# [Text under study]
>>

Positive and inclusive culture-setting, applying a ‘purpose-driven’ leadership approach, and showing more appreciation to employees.
Apparently 79% of staff quit jobs due to lack of appreciation are the touted new ‘leadership hacks’ for 2023 and beyond.
These are brilliant; however, we often overlook what to many is seen as the absolute key to effective leadership – meaningful connection and trust between the leader and employee.
We find that in the digital age of ‘Go Go Go’ and the mounting task lists, senior management are usually occupied with the immediate, and often overlook the opportunity to build meaningful trust and inspiring relationships with their staff (proven to boost retention and productivity.)
However, we came across a recent episode of the HubSpot AugMentors Podcast (hosted by Julie Meyer and Jimmy Edgerton) which interviewed Ron Gutman (a tech inventor, Ted Talk speaker, and healthcare technology founder and CEO) which really hit this leadership nail on the head.
Prioritize Connection With Staff
It was refreshing to listen to the AugMentors podcast, as it centred on the value of leaders finding the time to sit down with their staff and open up on a personal level.
It promoted the notion of making the deliberate effort to make your leadership style more open, honest, and most-importantly, ‘vulnerable’.
In the video, we saw Ron Gutman explain about a meaningful mentor-mentee relationship he had as a student with a former Stanford University Provost, John Etchemendy. John would routinely take the time to sit down with Ron on a one-to-one basis and share his life experiences with Ron, talking through his own personal transformation stories and discussing his life obstacles, inspirations, and journeys r.e. personal fitness, cycling, weight loss, and ultimately improved wellbeing and fulfilment.
It was through these ‘vulnerable conversations’, that Ron felt that his senior leader at Stanford University “really believed in me.” These conversations, this personal connection of a leader (John) meeting regularly with a student (Ron) in an open and honest manner inspired Ron to start the ‘Live Long & Flourish Club’ when at Stanford University, which was a program for optimizing the use of technology for health on the Stanford Campus (which later led Ron to pursue a career in the healthcare industry).

<<

# [Records supplied]
>>

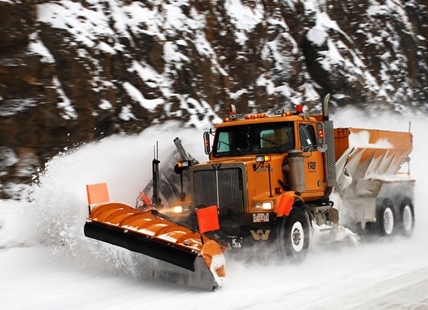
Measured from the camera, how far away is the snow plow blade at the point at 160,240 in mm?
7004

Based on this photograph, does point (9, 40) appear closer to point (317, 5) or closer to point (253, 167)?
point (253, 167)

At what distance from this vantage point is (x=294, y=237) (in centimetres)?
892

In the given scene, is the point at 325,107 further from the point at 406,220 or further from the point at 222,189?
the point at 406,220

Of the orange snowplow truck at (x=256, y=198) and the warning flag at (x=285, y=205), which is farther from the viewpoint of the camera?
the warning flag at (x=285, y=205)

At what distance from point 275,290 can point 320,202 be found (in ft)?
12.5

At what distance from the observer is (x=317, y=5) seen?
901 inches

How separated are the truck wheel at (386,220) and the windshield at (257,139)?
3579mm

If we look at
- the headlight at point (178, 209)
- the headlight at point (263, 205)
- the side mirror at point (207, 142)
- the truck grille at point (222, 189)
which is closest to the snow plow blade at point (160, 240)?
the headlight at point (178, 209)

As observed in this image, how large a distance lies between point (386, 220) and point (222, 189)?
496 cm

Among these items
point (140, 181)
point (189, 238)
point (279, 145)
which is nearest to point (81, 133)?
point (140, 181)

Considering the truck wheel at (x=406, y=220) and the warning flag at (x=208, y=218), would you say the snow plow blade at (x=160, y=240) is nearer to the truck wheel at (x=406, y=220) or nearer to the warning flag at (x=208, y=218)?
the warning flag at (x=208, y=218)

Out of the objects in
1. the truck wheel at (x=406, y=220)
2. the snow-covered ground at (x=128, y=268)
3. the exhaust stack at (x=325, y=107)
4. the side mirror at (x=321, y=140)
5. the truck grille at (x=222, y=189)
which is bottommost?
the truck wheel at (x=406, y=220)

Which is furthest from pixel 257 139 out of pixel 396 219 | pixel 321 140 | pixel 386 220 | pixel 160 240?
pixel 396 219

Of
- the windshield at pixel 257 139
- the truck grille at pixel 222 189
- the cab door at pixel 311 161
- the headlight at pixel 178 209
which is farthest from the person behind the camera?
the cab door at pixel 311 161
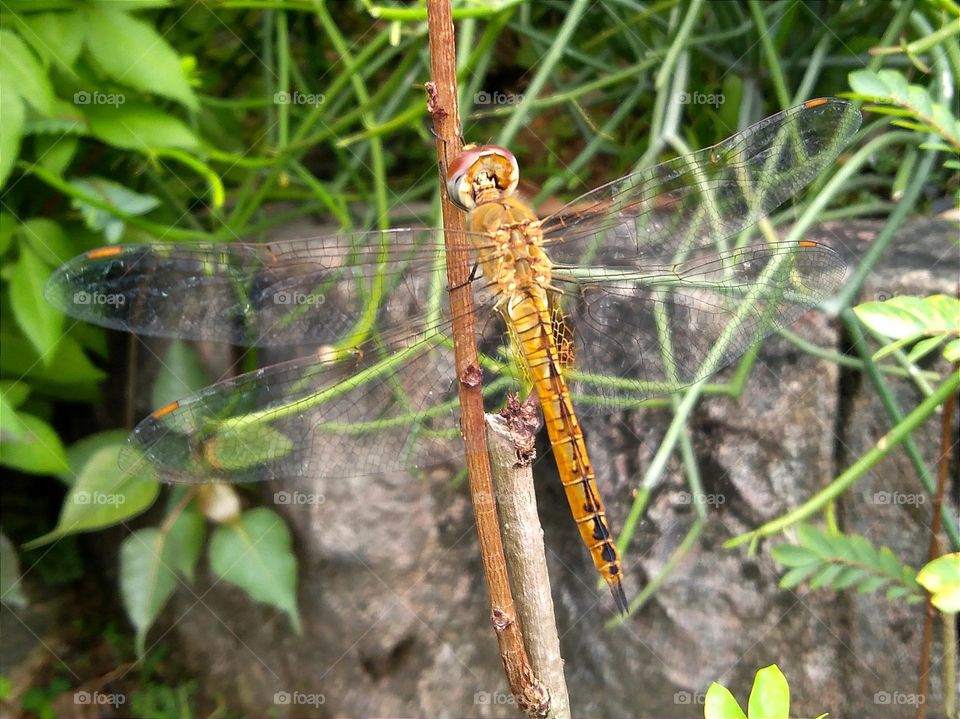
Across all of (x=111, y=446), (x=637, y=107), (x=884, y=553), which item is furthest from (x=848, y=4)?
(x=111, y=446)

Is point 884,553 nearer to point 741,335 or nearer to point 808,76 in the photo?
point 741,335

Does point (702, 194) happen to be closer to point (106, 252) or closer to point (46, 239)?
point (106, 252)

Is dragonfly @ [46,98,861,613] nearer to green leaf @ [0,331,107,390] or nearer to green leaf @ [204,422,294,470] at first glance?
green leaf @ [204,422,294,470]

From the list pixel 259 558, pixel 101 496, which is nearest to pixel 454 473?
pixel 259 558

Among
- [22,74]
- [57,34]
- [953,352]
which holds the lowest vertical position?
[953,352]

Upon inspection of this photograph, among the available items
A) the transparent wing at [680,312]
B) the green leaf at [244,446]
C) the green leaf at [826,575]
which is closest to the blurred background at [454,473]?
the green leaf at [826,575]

<<

# [Activities]
(a) In the leadership article, what club did Ron Gutman start at Stanford University?
(b) Echo the leadership article word for word, beginning at the words "However, we came" and stopping after "on the head.".

# [List of answers]
(a) The ‘Live Long & Flourish Club’.

(b)
However, we came across a recent episode of the HubSpot AugMentors Podcast (hosted by Julie Meyer and Jimmy Edgerton) which interviewed Ron Gutman (a tech inventor, Ted Talk speaker, and healthcare technology founder and CEO) which really hit this leadership nail on the head.